NOTE: As provided in LFC policy, this report is intended for use by the standing finance committees of the legislature. The Legislative Finance Committee does not assume responsibility for the accuracy of the information in this report when used in any other situation.
Only the most recent FIR version, excluding attachments, is available on the Intranet. Previously issued FIRs and attachments may be obtained from the LFC office in Suite 101 of the State Capitol Building North.
SPONSOR: | Marquardt | DATE TYPED: | 02/21/01 | HB | 743 | ||
SHORT TITLE: | Non-Taxable Transaction Certificates | SB | |||||
ANALYST: | Eaton |
Subsequent
Years Impact |
Recurring
or Non-Rec |
Fund
Affected | ||
FY01 | FY02 | |||
$ (5,000.0) | $ (21,000.0) | Recurring | General Fund | |
$ (2,500.0) | $ (11,000.0) | Recurring | Local Govt. |
(Parenthesis ( ) Indicate Revenue Decreases)
Relates to Senate Bill 637, House Bill 189
SOURCES OF INFORMATION
Taxation and Revenue Department (TRD)
SUMMARY
Synopsis of Bill
This bill redefines "construction materials" to allow governmental and 501(c)(3) organizations to deduct tax on the parts needed for simple repairs or replacement of fixtures. The bill also reinstates language in which the entity can separate a construction contract into a non-taxable materials piece and a taxable services piece. The bill reiterates that government and non-profits that deliberately misuse NTTCs will be penalized. Finally, the bill provides a "safe-harbor" if a seller accepts an NTTC in good faith, accompanied by a written statement from a government or non-profit promising that the material will not be used in a construction project.
Significant Issues
The Taxation and Revenue Department (TRD) indicate that while this bill (as written) proposes a solution to the "Alamogordo" problem, the bill reinstates an old tax avoidance scheme for governments and non-profits in which the entity separates a construction contract into a non-taxable materials piece and a taxable services piece. TRD suggest a correcting amendment (see TECHNICAL ISSUES below).
FISCAL IMPLICATIONS
The Taxation and Revenue Department (TRD) estimate that this the full year impact of this bill would reduce the general fund by $21 million. Local government revenues would be reduced by $11 million.

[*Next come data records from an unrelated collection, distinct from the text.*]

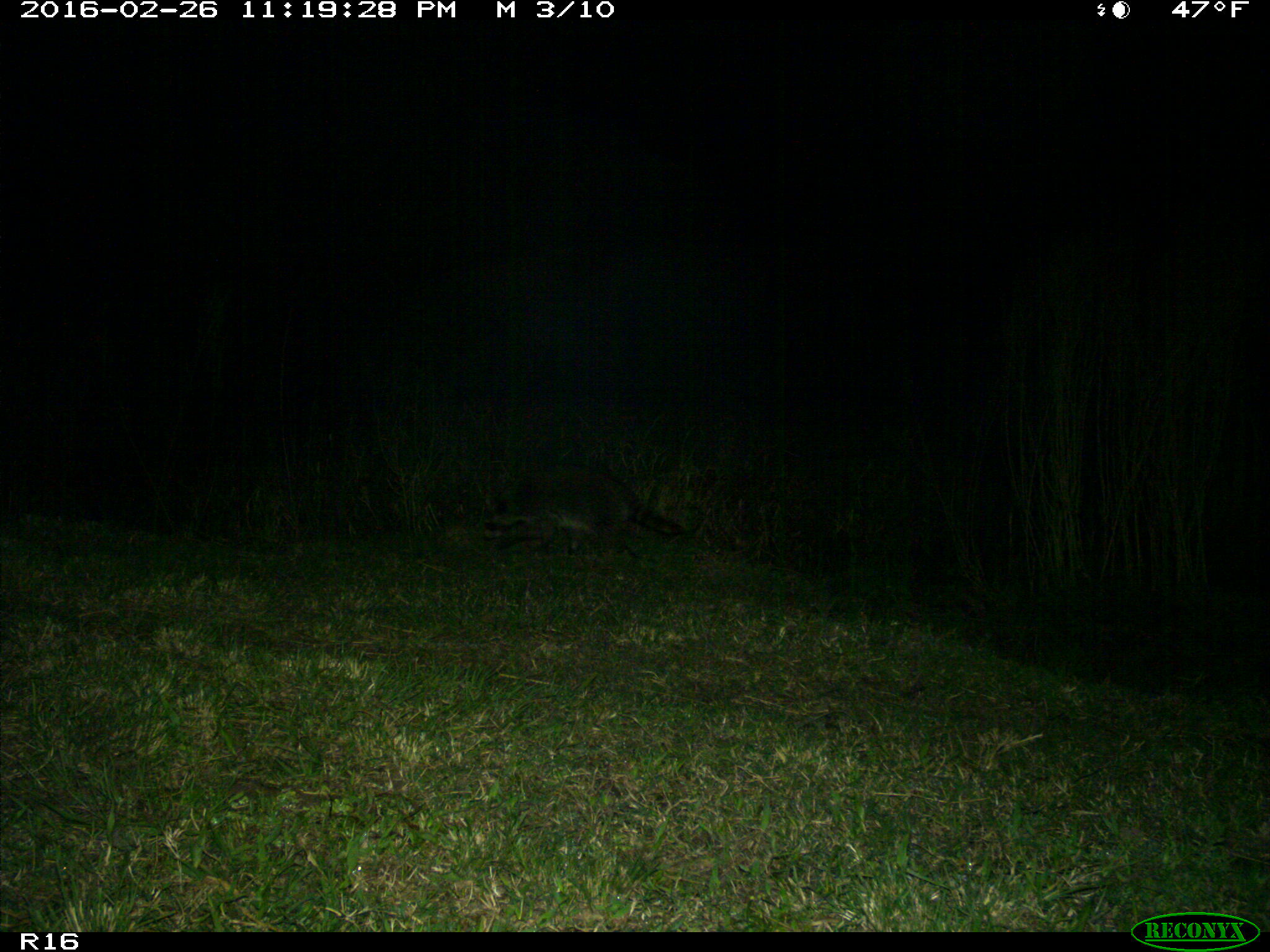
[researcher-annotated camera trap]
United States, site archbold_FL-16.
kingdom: Animalia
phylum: Chordata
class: Mammalia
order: Carnivora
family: Procyonidae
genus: Procyon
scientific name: Procyon lotor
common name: common raccoon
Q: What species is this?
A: Procyon lotor (common raccoon).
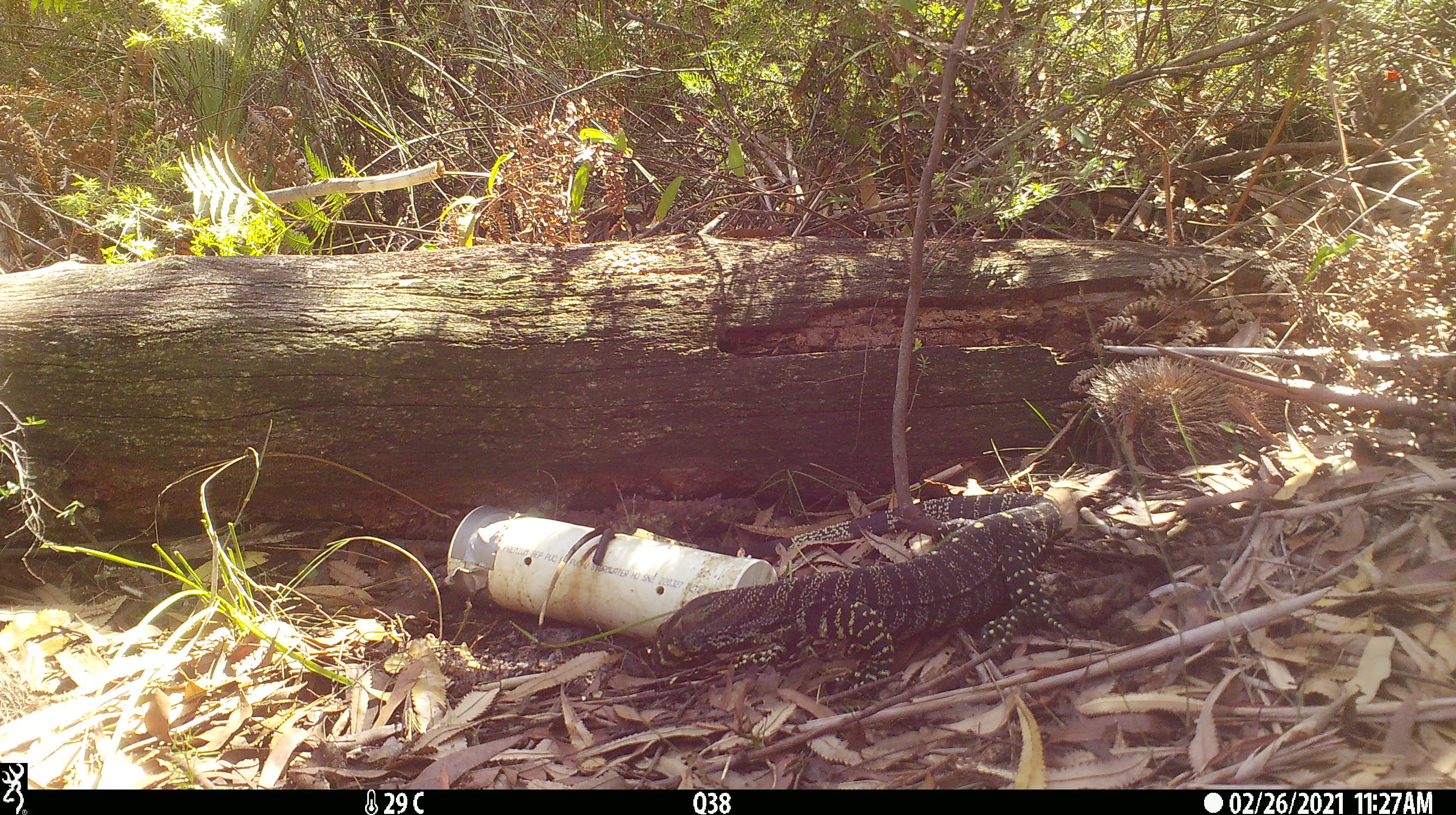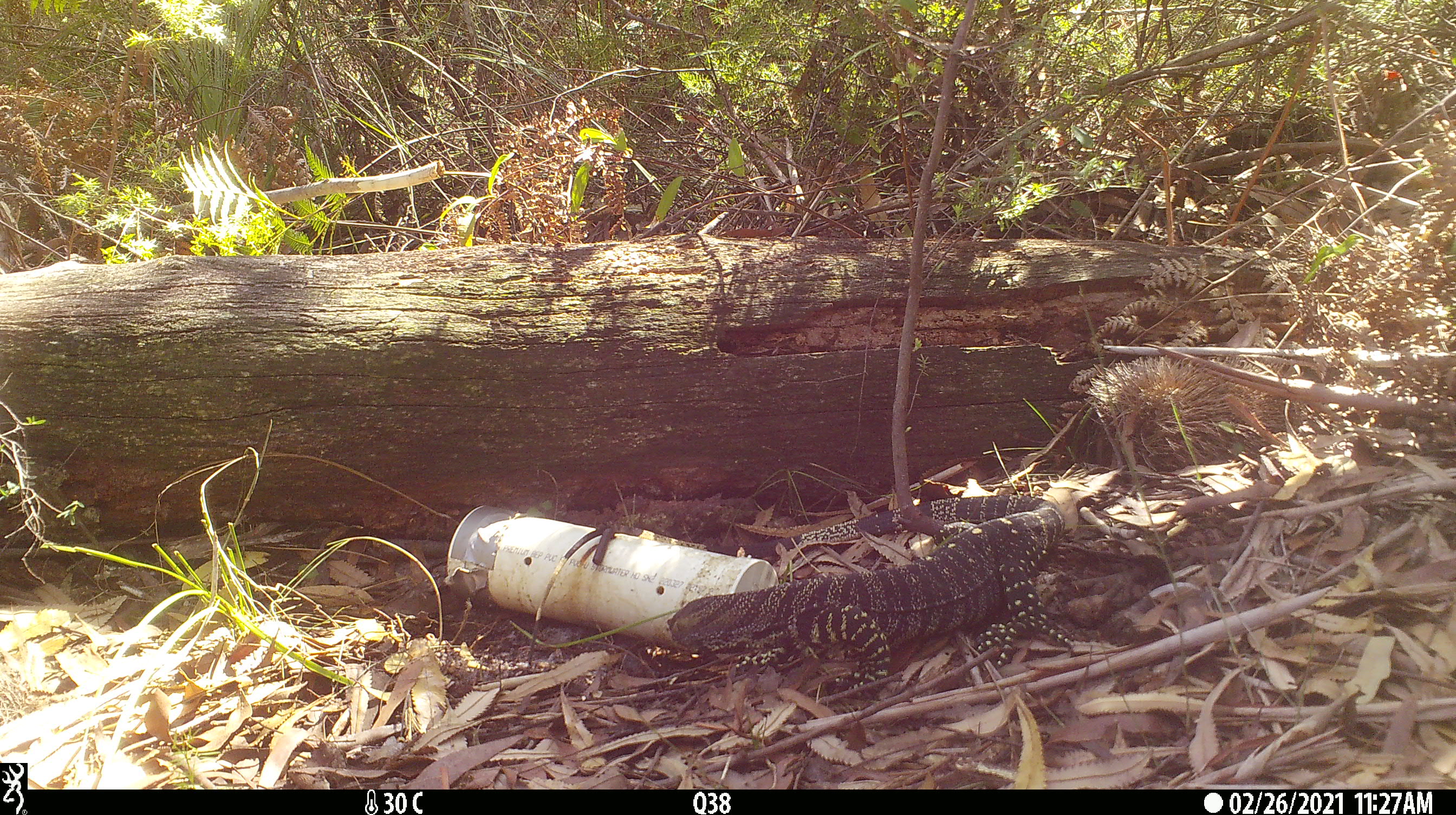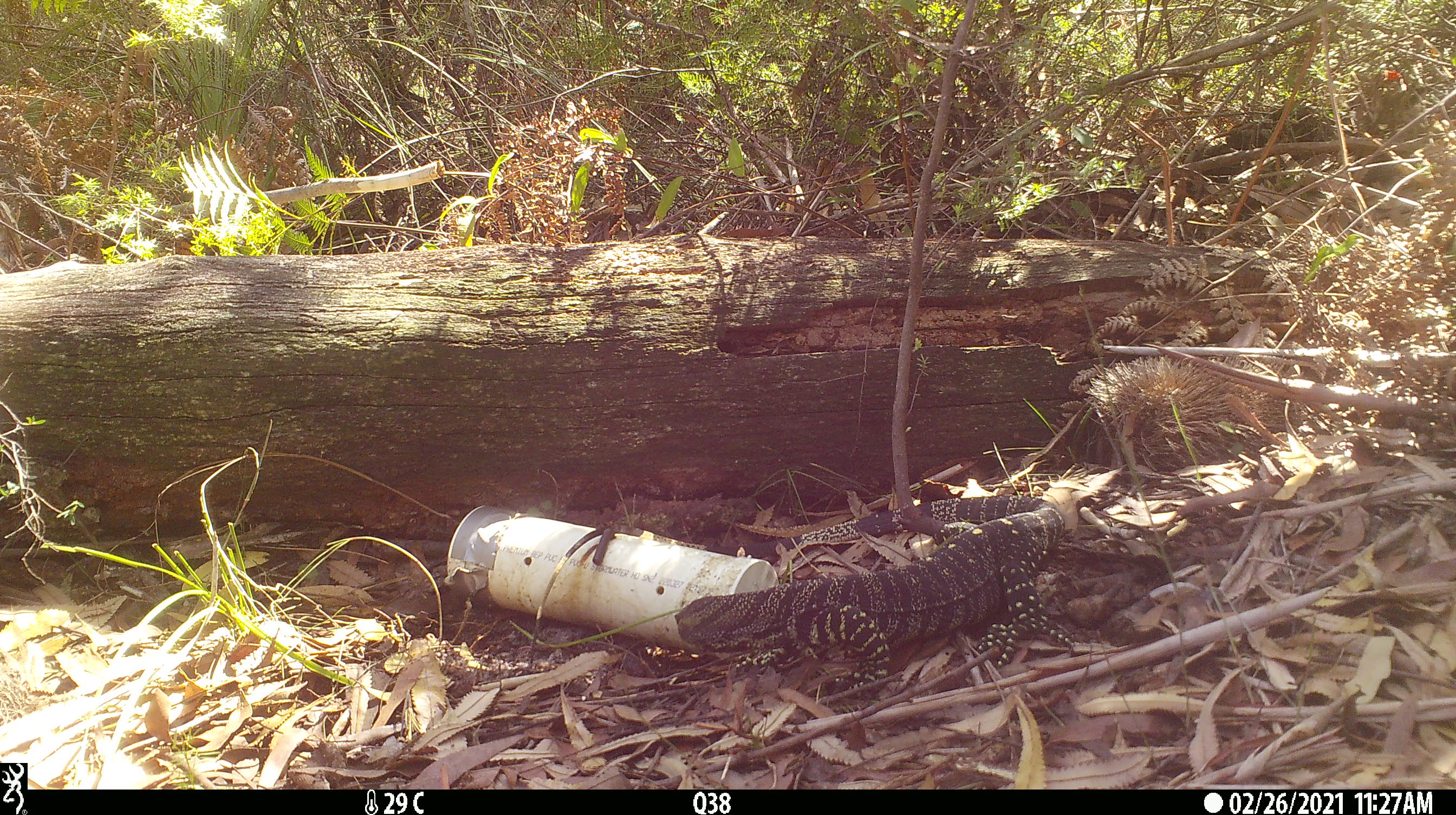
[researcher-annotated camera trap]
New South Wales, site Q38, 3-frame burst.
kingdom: Animalia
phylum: Chordata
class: Reptilia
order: Squamata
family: Varanidae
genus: Varanus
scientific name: Varanus varius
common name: lace monitor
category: goanna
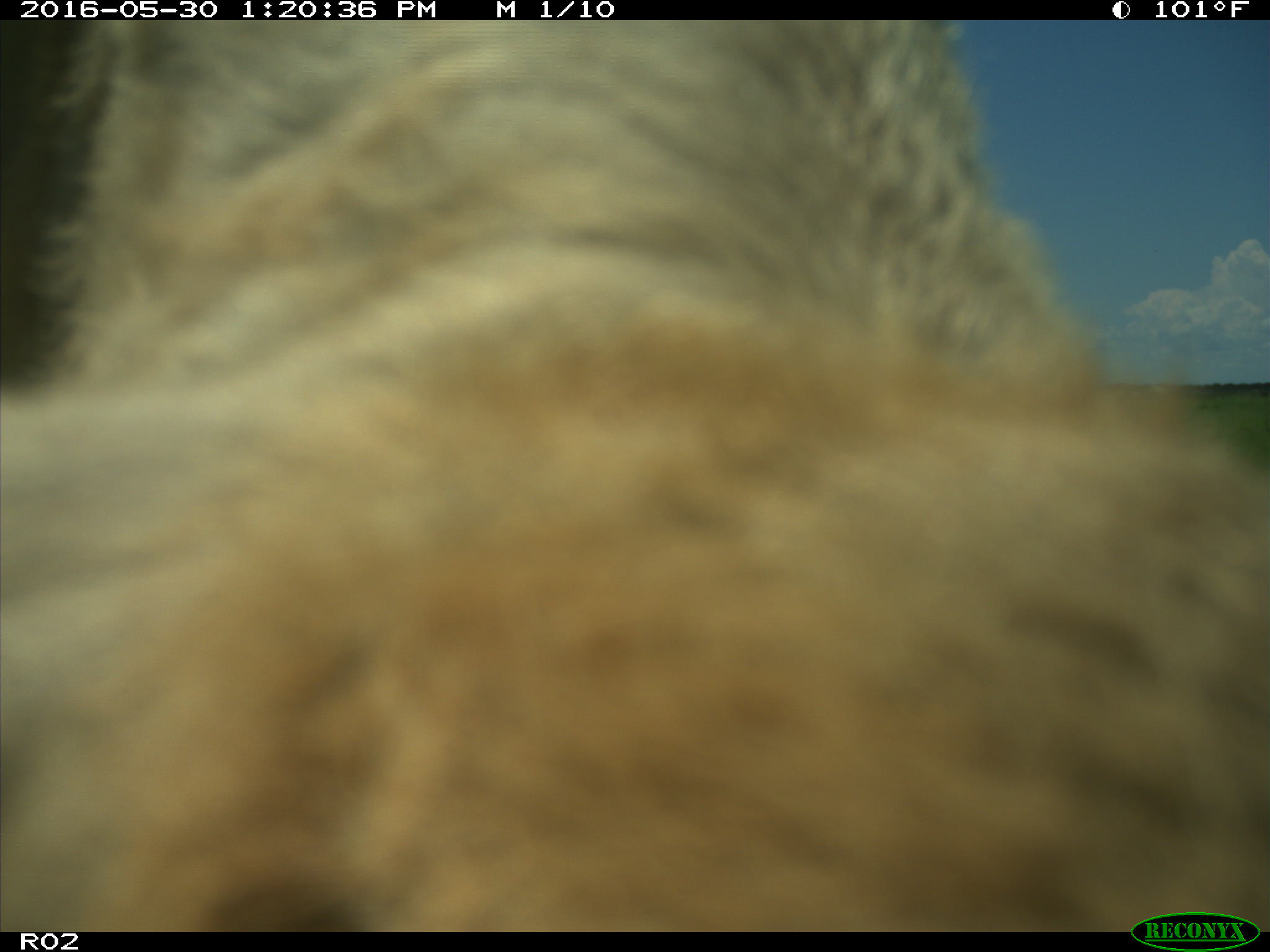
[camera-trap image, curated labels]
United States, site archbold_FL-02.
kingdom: Animalia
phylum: Chordata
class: Mammalia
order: Artiodactyla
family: Bovidae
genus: Bos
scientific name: Bos taurus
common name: domestic cow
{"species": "Bos taurus (domestic cow)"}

ADMINISTRATIVE IMPLICATIONS
Minimal.
TECHNICAL ISSUES
Deleting "the use of tangible personal property that becomes an ingredient or component part of a construction project" (Page 11, lines 22-24) indirectly validates the old avoidance behavior of government and non-profit units to separate a construction contract into a non-taxable materials part and a taxable services part. The Department suggests amending the deletion to read, "the use of construction material".
If the seller of the tangible personal property is also the installer, then the seller should retain the responsibility of determining whether a fixture replacement is construction or not. This ability to independently determine if an NTTC is appropriate or not does not make the seller immune from tax liability. A seller who accepts an inappropriate NTTC in this case is not accepting it in good faith and, under the terms of the bill, will not be accorded the safe harbor. If the seller is not the installer, then he cannot verify the use of the tangible property and will be allowed to claim the safe harbor.
For orderly transition, the Department requests a July 1, 2001 effective date.
OTHER SUBSTANTIVE ISSUES
If the technical problem noted by the Taxation and Revenue Department is corrected, then this bill should solve the problem. The bill would punishes the governmental unit for issuing a type 9 NTTC inappropriately by having its ability to issue any NTTC, for any purpose, revoked for one year.
TRD has agreed to redraw the bright line on repairs or replacement of fixtures. Finally, if the seller accepts an NTTC in good faith accompanied by a written assurance from the governmental or 501(c)(3) organization that the material is not intended for incorporation in a construction project, then TRD may not impeach the statement and assert a subsequent liability.
However, under circumstances where the seller of tangible personal property is also the installer, the taxpayer can independently verify if an NTTC is appropriate or inappropriate. TRD, under these circumstances, might well assert that the acceptance of an NTTC was not in good faith and subsequently assert a liability.